The conversation moves inside the center, a well-appointed house where Free Keene friends come to cook food. A calendar near a bar says who’s cooking and when; on the other side of the room, a bookshelf has homemade jam and copies of novels by Ayn Rand. There are photos everywhere, taken by activists, of the rural beauty of the area, or commemorating times when Free Keene people defied open-carry laws or laws against smoking marijuana.

Heika Courser rolls up to the house on a blue Honda motorcycle then walks up to the porch. She’s a Keene native who met Eyre and Mueller when they had parked their RV in the parking lot of the Starbucks where she worked. The “Free Staters” pissed her employers off, but not her; she struck up a conversation with Eyre and started hanging out with the Free Keene folks. Now she wants to run for city council.

“I don’t have almost any of the same friends I used to,” she shrugs, “but I get along with the people in the city council. They’re getting used to us.”

Well, that’s complicated. Steven Lindsey, a Democrat who represents Keene in the state legislature, got into politics after years as a reporter and an activist; once, he and some protesters dressed up like ninjas and pulled a stunt to prevent a McDonald’s from being built in nearby Peterborough. (It worked, as did some other strategies.) So he understands Free Keene. He likes them. “They call me Government Steve,” he says. “It’s somewhat affectionate.”
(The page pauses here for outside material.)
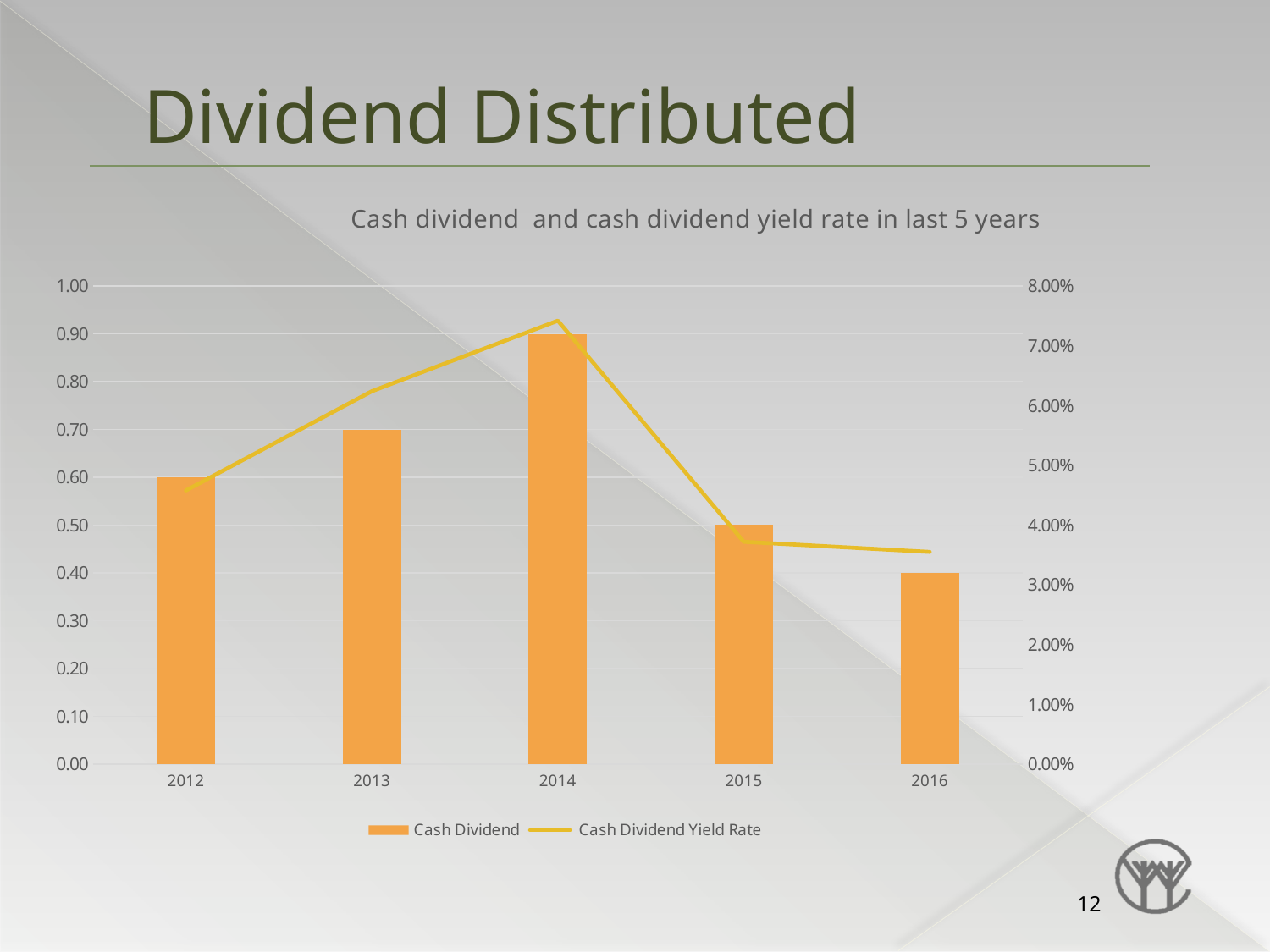
What is the Cash Dividend value for 2016? 0.40 What is the difference between the Cash Dividend in 2014 and in 2016? 0.50 Which year has the lowest Cash Dividend? 2016 Is the Cash Dividend Yield Rate for 2014 greater or less than 7.00%? greater Which year has the highest Cash Dividend? 2014 Does the Cash Dividend rise or fall from 2014 to 2016? fall How many series does the chart legend list? 2 Is the Cash Dividend Yield Rate for 2012 greater or less than 5.00%? less Which year has the larger Cash Dividend, 2013 or 2015? 2013 What is the Cash Dividend value for 2014? 0.90 How many years are shown on the x axis of the chart? 5 What kind of chart is shown on the slide? Combined bar and line chart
Some of what they do still strikes him as “callow.” He tried last year to push a medical marijuana bill through the legislature in Concord, and he wanted the city of Keene to endorse it. And then came a Free Keene protest, with marijuana being smoked outdoors, and with cops getting filmed by cameras. There went any chance of a city council endorsement.

Bygones. He’s optimistic about Courser getting elected to city government some day. He thinks the movement will mellow. “My theory is that this, too, shall pass, just like the hippies came here, and that passed.”

Free Keene’s rebellion against the government started under George W. Bush, so it’s not just a fractal of the Tea Party. But the Tea Party protester who hates the stimulus and the man who moves here and shreds his tax bill—these guys come out of the same place. They are not just skeptical that the current government can work. They think government can never work. They respond to the pressures of the Great Recession, the drug war, and everything else that bugs them by giving up on the system that made them. They won’t be alone.